■ YOUR INSTRUCTIONS
Restate the whole listing word for word. Pictures are left out.
** Begin DATA PROVIDED **
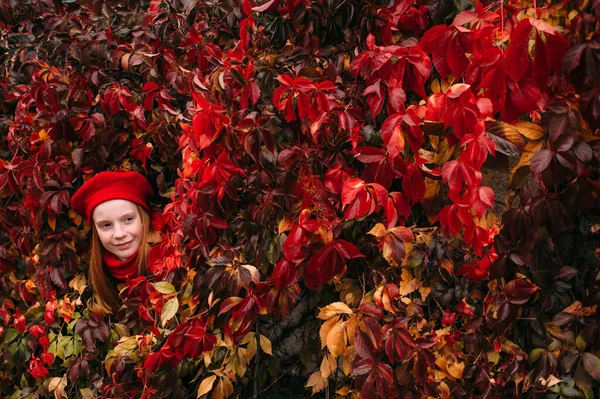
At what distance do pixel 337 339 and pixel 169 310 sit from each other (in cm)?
59

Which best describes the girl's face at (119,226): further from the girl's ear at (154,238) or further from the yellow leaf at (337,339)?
the yellow leaf at (337,339)

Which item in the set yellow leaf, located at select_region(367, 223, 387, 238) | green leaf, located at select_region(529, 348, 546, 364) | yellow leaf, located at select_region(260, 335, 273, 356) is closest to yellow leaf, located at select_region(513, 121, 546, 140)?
yellow leaf, located at select_region(367, 223, 387, 238)

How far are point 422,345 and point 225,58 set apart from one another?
97cm

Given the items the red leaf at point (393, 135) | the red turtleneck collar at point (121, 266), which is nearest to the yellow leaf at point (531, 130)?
the red leaf at point (393, 135)

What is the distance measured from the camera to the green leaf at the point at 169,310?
1953 millimetres

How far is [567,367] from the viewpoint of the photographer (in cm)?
158

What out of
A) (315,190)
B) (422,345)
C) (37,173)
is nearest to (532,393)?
(422,345)

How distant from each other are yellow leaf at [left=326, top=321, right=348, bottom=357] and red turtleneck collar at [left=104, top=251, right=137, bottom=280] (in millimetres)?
1105

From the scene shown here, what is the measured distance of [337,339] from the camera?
1.63 meters

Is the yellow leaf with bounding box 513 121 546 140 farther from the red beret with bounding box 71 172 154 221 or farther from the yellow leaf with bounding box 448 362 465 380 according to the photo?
the red beret with bounding box 71 172 154 221

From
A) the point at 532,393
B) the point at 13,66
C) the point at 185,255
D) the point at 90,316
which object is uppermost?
the point at 13,66

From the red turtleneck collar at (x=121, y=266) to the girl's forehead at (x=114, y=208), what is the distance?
7.0 inches

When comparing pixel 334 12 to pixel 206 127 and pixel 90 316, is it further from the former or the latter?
pixel 90 316

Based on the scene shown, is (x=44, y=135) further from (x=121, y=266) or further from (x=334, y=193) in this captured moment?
(x=334, y=193)
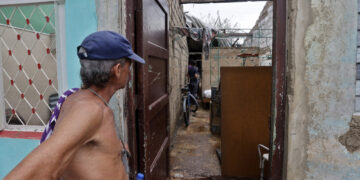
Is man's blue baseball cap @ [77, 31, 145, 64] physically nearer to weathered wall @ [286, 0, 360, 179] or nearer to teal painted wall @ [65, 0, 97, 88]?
teal painted wall @ [65, 0, 97, 88]

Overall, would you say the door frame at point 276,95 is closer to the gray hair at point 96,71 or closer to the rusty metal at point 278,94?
the rusty metal at point 278,94

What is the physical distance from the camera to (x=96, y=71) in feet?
3.57

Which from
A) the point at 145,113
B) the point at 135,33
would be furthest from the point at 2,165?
the point at 135,33

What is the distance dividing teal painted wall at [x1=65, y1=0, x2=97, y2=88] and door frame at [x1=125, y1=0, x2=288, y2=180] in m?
0.34

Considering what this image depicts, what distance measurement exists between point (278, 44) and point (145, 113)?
4.04 feet

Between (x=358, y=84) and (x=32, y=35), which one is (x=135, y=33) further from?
(x=358, y=84)

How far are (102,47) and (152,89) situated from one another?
1232mm

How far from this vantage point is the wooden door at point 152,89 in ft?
6.55

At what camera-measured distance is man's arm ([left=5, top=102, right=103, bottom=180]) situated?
75 centimetres

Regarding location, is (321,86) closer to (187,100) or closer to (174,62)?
(174,62)

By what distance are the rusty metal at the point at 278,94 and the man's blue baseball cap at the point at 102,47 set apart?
3.81ft

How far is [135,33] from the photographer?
195 centimetres

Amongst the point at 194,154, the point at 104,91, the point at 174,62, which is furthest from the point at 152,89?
the point at 174,62

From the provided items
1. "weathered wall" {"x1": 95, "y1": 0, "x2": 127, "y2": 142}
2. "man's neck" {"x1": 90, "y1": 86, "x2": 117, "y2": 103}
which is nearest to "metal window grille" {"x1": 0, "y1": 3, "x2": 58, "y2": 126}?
"weathered wall" {"x1": 95, "y1": 0, "x2": 127, "y2": 142}
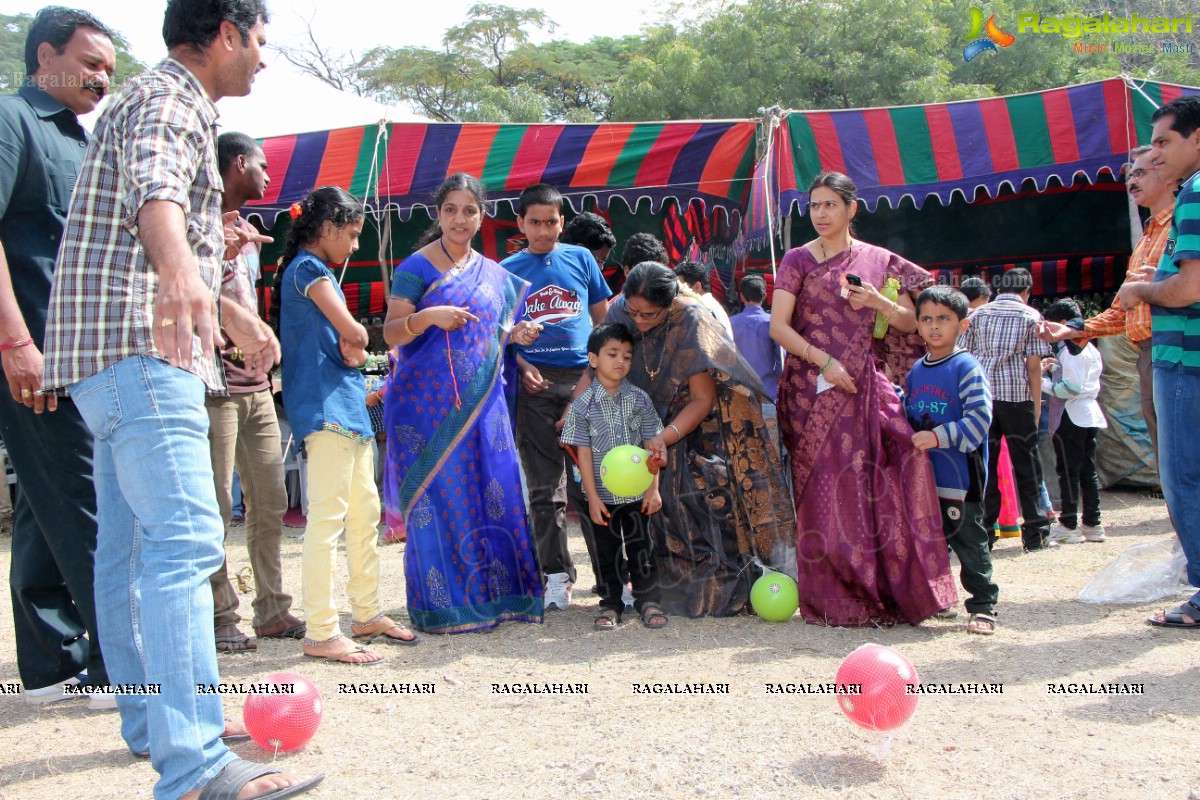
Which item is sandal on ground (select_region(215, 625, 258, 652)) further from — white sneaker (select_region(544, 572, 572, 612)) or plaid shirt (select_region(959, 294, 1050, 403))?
plaid shirt (select_region(959, 294, 1050, 403))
** End DATA PROVIDED **
■ FULL RESPONSE
At what distance do pixel 337 339 and pixel 169 310 sit from each other (in cm)?
59

Which best describes the girl's face at (119,226): further from the girl's ear at (154,238) or further from the yellow leaf at (337,339)?
the yellow leaf at (337,339)

Which item in the set yellow leaf, located at select_region(367, 223, 387, 238) | green leaf, located at select_region(529, 348, 546, 364) | yellow leaf, located at select_region(260, 335, 273, 356) is closest to yellow leaf, located at select_region(513, 121, 546, 140)?
yellow leaf, located at select_region(367, 223, 387, 238)

How far are point 422,345 and point 225,58 set apart from one another?
97cm

Given the items the red leaf at point (393, 135) | the red turtleneck collar at point (121, 266), which is nearest to the yellow leaf at point (531, 130)?
the red leaf at point (393, 135)

What is the distance measured from the camera to the green leaf at the point at 169,310?
1953 millimetres

How far is [567,367] from the viewpoint of the photographer (in cm)?
158

What out of
A) (315,190)
B) (422,345)
C) (37,173)
is nearest to (532,393)?
(422,345)

How distant from each other are yellow leaf at [left=326, top=321, right=348, bottom=357] and red turtleneck collar at [left=104, top=251, right=137, bottom=280] (in millimetres)?
1105

From the scene shown here, what is the measured distance of [337,339] from the camera?
1.63 meters

Is the yellow leaf with bounding box 513 121 546 140 farther from the red beret with bounding box 71 172 154 221 or farther from the yellow leaf with bounding box 448 362 465 380 according to the photo?
the red beret with bounding box 71 172 154 221

From
A) the point at 532,393
B) the point at 13,66
C) the point at 185,255
D) the point at 90,316
which object is uppermost?
the point at 13,66

From the red turtleneck collar at (x=121, y=266) to the girl's forehead at (x=114, y=208), what is the distance?
7.0 inches

When comparing pixel 334 12 to pixel 206 127 and pixel 90 316, is it further from the former or the latter?
pixel 90 316

Based on the scene shown, is (x=44, y=135) further from (x=121, y=266) or further from (x=334, y=193) in this captured moment?
(x=334, y=193)
Is man's blue baseball cap @ [77, 31, 145, 64] physically nearer to weathered wall @ [286, 0, 360, 179] or nearer to teal painted wall @ [65, 0, 97, 88]?
teal painted wall @ [65, 0, 97, 88]

Overall, would you say the door frame at point 276,95 is closer to the gray hair at point 96,71 or closer to the rusty metal at point 278,94?
the rusty metal at point 278,94

What is the physical distance from the camera to (x=96, y=71) in feet?
3.57

Which from
A) the point at 145,113
B) the point at 135,33
would be furthest from the point at 2,165?
the point at 135,33

What is the distance dividing teal painted wall at [x1=65, y1=0, x2=97, y2=88] and door frame at [x1=125, y1=0, x2=288, y2=180] in m?
0.34

Considering what this image depicts, what distance measurement exists between point (278, 44) and point (145, 113)?
4.04 feet

Between (x=358, y=84) and (x=32, y=35), which one is (x=135, y=33) further from?
(x=358, y=84)

How far are (102,47) and (152,89) situated from one another?
1232mm

How far from this vantage point is the wooden door at point 152,89 in ft?
6.55

At what camera-measured distance is man's arm ([left=5, top=102, right=103, bottom=180]) situated?
75 centimetres

Regarding location, is (321,86) closer to (187,100) or closer to (174,62)?
(174,62)

By what distance are the rusty metal at the point at 278,94 and the man's blue baseball cap at the point at 102,47 set apart?
3.81ft

How far is [135,33] from the photographer?
195 centimetres

Amongst the point at 194,154, the point at 104,91, the point at 174,62, which is furthest from the point at 152,89?
the point at 174,62

From the provided items
1. "weathered wall" {"x1": 95, "y1": 0, "x2": 127, "y2": 142}
2. "man's neck" {"x1": 90, "y1": 86, "x2": 117, "y2": 103}
which is nearest to "metal window grille" {"x1": 0, "y1": 3, "x2": 58, "y2": 126}?
"weathered wall" {"x1": 95, "y1": 0, "x2": 127, "y2": 142}
Which item is sandal on ground (select_region(215, 625, 258, 652)) further from — white sneaker (select_region(544, 572, 572, 612)) or plaid shirt (select_region(959, 294, 1050, 403))?
plaid shirt (select_region(959, 294, 1050, 403))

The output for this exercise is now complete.